The exercise = Which lines in the material contain the word "camera"? Copy each of those lines in full.

____________________

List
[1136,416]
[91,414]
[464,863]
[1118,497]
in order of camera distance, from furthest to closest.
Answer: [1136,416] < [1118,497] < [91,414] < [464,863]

____________________

Completed exercise =
in order of camera distance, from furthest to closest.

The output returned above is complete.